--- Items ---

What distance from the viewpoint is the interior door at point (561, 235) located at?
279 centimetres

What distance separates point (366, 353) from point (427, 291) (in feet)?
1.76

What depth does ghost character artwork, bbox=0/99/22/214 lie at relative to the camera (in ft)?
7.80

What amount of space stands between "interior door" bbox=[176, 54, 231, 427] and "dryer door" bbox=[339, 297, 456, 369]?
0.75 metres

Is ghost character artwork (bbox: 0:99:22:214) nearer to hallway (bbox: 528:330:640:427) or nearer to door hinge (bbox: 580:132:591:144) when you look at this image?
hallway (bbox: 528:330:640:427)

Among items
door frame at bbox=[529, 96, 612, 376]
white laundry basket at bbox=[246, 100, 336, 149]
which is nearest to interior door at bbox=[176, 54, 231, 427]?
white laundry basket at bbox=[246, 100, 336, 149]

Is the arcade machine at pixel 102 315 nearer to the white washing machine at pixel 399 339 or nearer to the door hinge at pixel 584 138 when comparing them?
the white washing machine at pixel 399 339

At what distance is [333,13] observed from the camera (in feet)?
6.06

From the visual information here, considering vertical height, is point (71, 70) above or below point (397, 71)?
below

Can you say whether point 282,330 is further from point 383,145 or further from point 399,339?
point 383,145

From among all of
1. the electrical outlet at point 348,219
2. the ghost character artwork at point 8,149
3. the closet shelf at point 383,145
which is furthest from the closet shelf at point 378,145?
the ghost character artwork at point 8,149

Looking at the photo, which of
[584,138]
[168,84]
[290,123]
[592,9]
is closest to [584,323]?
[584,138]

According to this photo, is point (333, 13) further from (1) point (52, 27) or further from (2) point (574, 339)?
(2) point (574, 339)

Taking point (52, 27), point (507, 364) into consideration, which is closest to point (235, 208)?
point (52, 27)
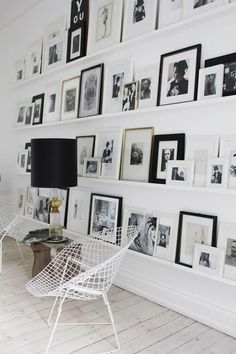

---

### [Directive]
Can you copy out every line of the data, starting at the first line and ending at the line containing "0.75 metres", with each distance and depth measurement in the answers increased by 8?

### [Answer to the task]
What distance from the viewpoint is the interior door at point (561, 235) located at?
287 centimetres

What distance separates point (366, 353) from point (427, 291) (in feet)?
9.76

What depth does ghost character artwork, bbox=0/99/22/214 lie at relative to the camera (in ft)?
15.80

What amount of space stands between "interior door" bbox=[176, 54, 231, 427] and "dryer door" bbox=[339, 297, 456, 369]?
8.75 metres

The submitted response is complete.